-- Passage provided follows --
Is that intimidating to just have a tidal wave of information thrown at you? Coming into a beloved franchise cold like that?

No, no, no. I mean, you know, yeah, it was intimidating to start, but then you see how supportive they are. What was amazing about 343, you know, making a TV show is completely different from making a video game — completely, completely different. The narrative, the narrative tools, the narrative expectations. It’s a completely different method of storytelling. And very quickly, it was very clear that 343 understood that and embraced that.

The fact they’ve done comics and anime ... they’re very aware of the fact that this a world and you come in and you take the bits out that you need and you go off and do your version. Whether you’re writing a comic, whether you’re writing a novel, whether you’re writing or making a TV drama, you know. And they’re very, very supportive of that and very kind of embracing of that. Once I got a sense of that, then I thought, “Okay, cool.”
-- Passage provided concluded --
-- Data excerpt follows --
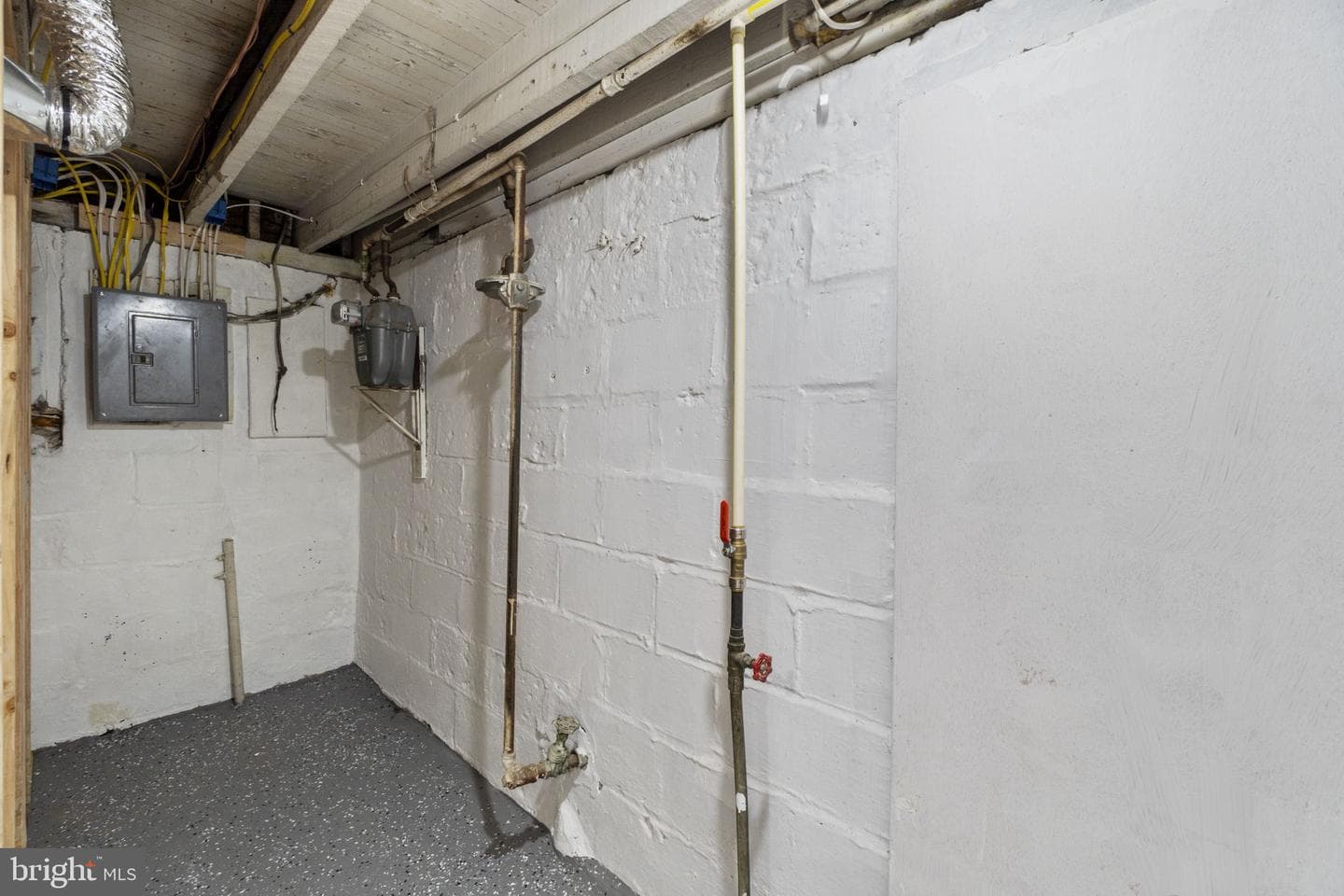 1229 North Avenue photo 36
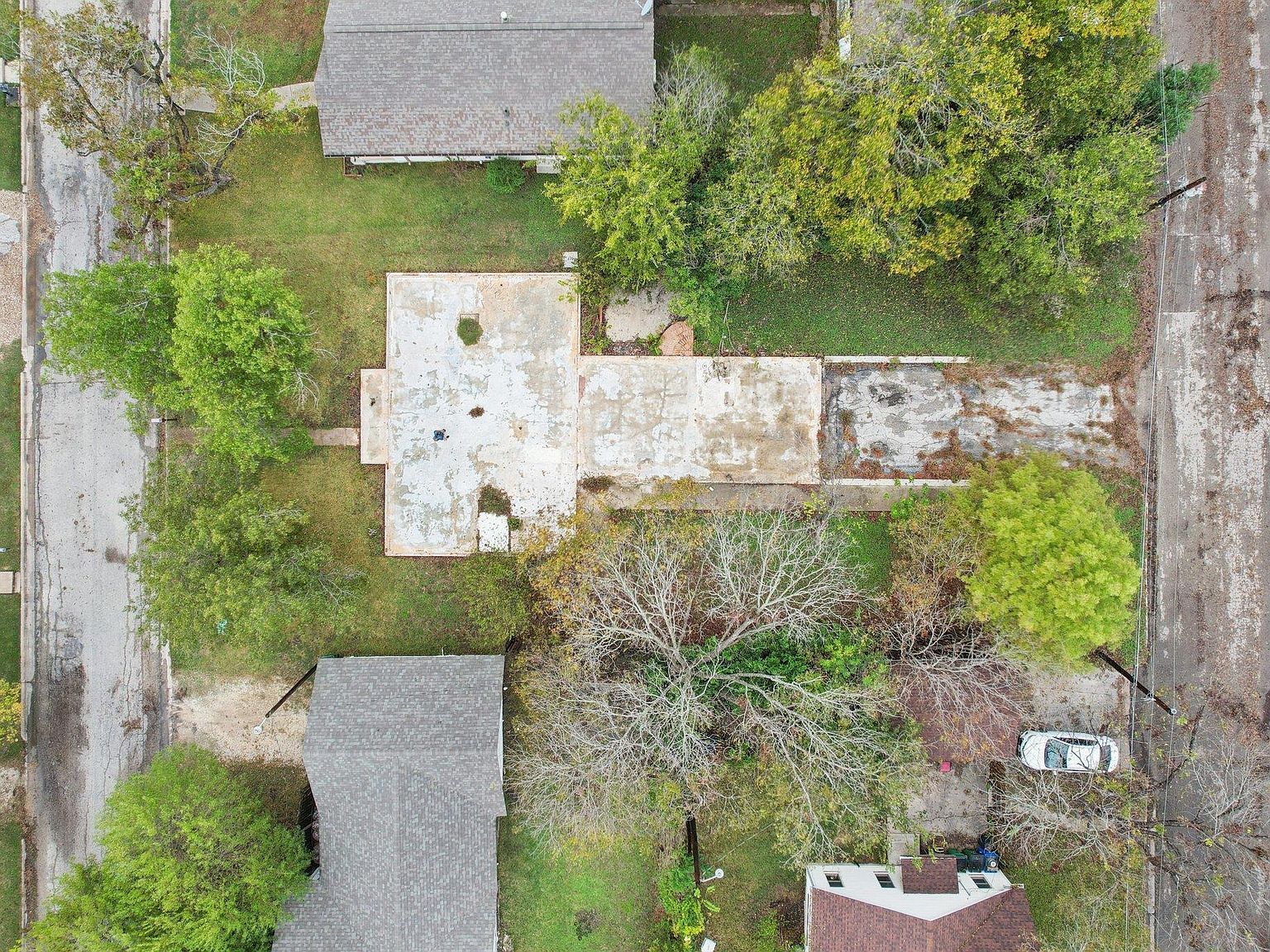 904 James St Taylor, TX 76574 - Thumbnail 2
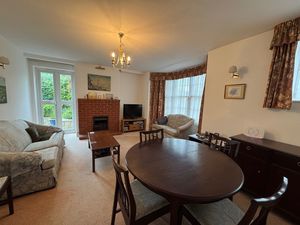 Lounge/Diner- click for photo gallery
-- Data excerpt concluded --
• Problems to solve:
1. Reproduce the interview excerpt, beginning at the words that contain "No, no, no." and stopping after "and embraced that.".
2. In two or three sentences, explain why, according to the interview excerpt, the speaker's early intimidation about joining the franchise gave way.
The material after the interview excerpt comes from a separate source.

• Responses to the tasks:
1.
No, no, no. I mean, you know, yeah, it was intimidating to start, but then you see how supportive they are. What was amazing about 343, you know, making a TV show is completely different from making a video game — completely, completely different. The narrative, the narrative tools, the narrative expectations. It’s a completely different method of storytelling. And very quickly, it was very clear that 343 understood that and embraced that.

2. The intimidation faded once the speaker saw how supportive 343 was. The studio clearly understood that a TV show is a completely different method of storytelling from a video game, and it embraced that. It treated the franchise as a world from which creators take the bits they need to make their own version.